Inflection points at prior highs and lows seem pretty obvious recently especially in lowered liquidity. The market makers seem to thin and spread their markets for protection resulting in bigger directional moves. The vol gives a small trader good opportunity as the big boys dump large orders creating large auto trade moves like escalators.

Anatoly Veltman wants more information:

every word I read on three lines of text appears totally (?) random. It would be extremely impressive, if you ventured to explain at least ONE of these, and how this could be used as edge. P.S. Bonus would be to know the approximate date (?) of "lowered liquidity"

William Huggins responds:

It's not random, it's about microstructure.
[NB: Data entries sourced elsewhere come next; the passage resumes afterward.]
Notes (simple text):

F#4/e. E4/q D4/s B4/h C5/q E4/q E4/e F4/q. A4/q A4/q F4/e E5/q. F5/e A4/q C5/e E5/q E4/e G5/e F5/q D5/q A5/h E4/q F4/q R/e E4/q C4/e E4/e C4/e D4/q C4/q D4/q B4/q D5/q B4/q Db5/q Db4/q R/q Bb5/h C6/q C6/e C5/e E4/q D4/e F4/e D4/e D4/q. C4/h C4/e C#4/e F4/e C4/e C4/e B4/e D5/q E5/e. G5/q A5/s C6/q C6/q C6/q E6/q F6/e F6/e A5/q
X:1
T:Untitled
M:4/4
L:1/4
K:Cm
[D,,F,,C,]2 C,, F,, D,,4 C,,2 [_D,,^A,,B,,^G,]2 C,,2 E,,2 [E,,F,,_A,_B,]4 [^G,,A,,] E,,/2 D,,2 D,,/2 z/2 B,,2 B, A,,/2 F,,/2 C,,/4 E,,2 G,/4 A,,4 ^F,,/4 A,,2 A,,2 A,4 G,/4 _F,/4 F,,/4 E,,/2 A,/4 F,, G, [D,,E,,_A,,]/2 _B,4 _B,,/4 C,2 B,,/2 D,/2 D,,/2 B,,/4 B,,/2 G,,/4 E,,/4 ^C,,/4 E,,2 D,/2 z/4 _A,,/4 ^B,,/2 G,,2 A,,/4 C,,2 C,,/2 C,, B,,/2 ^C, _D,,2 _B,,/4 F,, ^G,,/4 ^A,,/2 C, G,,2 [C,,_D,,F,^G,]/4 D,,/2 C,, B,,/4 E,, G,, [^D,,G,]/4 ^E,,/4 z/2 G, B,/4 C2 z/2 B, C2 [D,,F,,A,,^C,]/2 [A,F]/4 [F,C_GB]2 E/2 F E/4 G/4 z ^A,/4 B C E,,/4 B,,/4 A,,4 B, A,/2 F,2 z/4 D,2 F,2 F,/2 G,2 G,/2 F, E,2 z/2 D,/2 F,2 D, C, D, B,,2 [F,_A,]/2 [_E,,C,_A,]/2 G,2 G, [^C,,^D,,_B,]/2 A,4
MMs spread their risk as they usually get caught out by information driven moves while they supply liquidity. When they spread their capital to diversify, or withdraw from choppy markets, the price impact of trading rises (Kyle's lambda).

Steve Ellison comments:

My takeaway from Zubin's post is that there are edges to be found in studying market microstructure and looking for clues in price action of what some of the key players are doing. A specific example I have found is, if you bin trading days by number of days before or after options expiration, options expiration day has had the worst total return in the S&P 500 of any day of the month in the past 6 years or so. Apparently the need for a large number of market players to adjust and re-establish hedges can create imbalances in supply and demand of various assets.

I could form a hypothesis about liquidity that a sustained price move in one direction, as happened a couple of times to the downside in the S&P 500 since July 17, is toxic for market makers and forces them to widen their spreads lest they be saddled with unwanted inventory. I'll leave it as an exercise for the reader to test this hypothesis.